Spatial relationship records

* Start *

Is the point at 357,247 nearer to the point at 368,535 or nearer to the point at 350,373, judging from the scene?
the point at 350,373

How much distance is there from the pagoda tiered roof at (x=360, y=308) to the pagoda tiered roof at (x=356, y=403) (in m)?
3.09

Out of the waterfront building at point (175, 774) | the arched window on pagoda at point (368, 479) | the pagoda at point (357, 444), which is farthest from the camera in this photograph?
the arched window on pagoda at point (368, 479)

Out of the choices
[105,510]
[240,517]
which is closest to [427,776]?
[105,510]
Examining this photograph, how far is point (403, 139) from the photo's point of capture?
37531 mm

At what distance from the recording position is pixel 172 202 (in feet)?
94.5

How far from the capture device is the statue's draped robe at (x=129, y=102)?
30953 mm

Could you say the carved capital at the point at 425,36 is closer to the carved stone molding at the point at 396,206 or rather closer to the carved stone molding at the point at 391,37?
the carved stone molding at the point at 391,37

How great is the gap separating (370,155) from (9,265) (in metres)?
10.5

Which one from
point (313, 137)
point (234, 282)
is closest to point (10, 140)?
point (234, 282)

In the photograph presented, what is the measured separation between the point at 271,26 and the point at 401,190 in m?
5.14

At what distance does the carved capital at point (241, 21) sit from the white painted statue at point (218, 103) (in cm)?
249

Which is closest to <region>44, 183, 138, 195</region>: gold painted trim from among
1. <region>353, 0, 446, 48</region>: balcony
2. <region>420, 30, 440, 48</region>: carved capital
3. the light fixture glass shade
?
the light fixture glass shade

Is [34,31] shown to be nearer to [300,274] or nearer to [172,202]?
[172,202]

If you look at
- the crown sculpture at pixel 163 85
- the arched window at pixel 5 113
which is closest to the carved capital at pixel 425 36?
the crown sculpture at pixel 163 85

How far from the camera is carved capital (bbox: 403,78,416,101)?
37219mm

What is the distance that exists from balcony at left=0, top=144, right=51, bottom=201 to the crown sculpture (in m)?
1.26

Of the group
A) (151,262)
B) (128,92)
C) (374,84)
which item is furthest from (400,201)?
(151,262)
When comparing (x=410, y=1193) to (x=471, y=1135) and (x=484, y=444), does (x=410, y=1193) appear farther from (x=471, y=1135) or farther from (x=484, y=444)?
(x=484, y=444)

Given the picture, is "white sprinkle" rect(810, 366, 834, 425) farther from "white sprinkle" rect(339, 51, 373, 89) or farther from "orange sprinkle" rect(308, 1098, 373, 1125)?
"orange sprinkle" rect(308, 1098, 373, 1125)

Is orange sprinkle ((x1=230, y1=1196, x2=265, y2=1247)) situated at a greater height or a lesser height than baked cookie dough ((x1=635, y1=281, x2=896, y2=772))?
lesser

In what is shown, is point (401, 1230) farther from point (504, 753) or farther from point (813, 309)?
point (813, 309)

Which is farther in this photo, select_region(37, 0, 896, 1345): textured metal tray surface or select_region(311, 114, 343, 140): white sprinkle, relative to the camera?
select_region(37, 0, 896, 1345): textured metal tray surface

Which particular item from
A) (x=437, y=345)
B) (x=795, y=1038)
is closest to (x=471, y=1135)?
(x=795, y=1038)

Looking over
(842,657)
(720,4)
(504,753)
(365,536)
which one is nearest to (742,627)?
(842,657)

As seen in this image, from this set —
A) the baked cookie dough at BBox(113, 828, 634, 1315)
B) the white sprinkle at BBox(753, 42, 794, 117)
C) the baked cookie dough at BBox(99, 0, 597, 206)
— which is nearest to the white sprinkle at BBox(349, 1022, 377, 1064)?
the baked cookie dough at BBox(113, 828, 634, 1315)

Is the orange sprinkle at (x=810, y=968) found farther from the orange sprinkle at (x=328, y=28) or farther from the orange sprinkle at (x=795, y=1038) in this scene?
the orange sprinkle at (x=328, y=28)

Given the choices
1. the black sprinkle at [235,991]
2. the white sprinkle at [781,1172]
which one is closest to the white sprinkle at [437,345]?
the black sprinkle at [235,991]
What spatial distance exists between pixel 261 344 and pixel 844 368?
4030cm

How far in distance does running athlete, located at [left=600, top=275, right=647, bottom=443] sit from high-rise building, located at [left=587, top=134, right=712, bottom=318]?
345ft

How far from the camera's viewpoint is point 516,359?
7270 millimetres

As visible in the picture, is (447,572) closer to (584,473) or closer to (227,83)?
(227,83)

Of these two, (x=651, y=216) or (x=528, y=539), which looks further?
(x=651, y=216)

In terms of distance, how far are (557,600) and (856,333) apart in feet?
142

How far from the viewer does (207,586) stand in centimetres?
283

* End *

Task prompt
Copy out word for word the part of the records above that begins with the line containing "Which particular item from" and continues to the end of the records, including both the opening line and the final line.

Task output
Which particular item from
A) (x=437, y=345)
B) (x=795, y=1038)
is closest to (x=471, y=1135)?
(x=795, y=1038)

Looking over
(842,657)
(720,4)
(504,753)
(365,536)
which one is nearest to (742,627)?
(842,657)

As seen in this image, from this set —
A) the baked cookie dough at BBox(113, 828, 634, 1315)
B) the white sprinkle at BBox(753, 42, 794, 117)
C) the baked cookie dough at BBox(99, 0, 597, 206)
— which is nearest to the white sprinkle at BBox(349, 1022, 377, 1064)?
the baked cookie dough at BBox(113, 828, 634, 1315)

Is the orange sprinkle at (x=810, y=968) found farther from the orange sprinkle at (x=328, y=28) or farther from the orange sprinkle at (x=795, y=1038) in this scene?
the orange sprinkle at (x=328, y=28)

Given the choices
1. the black sprinkle at [235,991]
2. the white sprinkle at [781,1172]
which one is closest to the white sprinkle at [437,345]?
the black sprinkle at [235,991]
What spatial distance exists between pixel 261 344 and pixel 844 368?
4030cm

How far in distance does running athlete, located at [left=600, top=275, right=647, bottom=443] sit from high-rise building, located at [left=587, top=134, right=712, bottom=318]?
345ft

How far from the camera's viewpoint is point 516,359?
7270 millimetres

As visible in the picture, is (447,572) closer to (584,473) or closer to (227,83)?
(227,83)

Of these two, (x=651, y=216) or (x=528, y=539), which looks further?
(x=651, y=216)

In terms of distance, how far are (557,600) and (856,333) apart in feet?
142

How far from the viewer does (207,586) stand in centimetres?
283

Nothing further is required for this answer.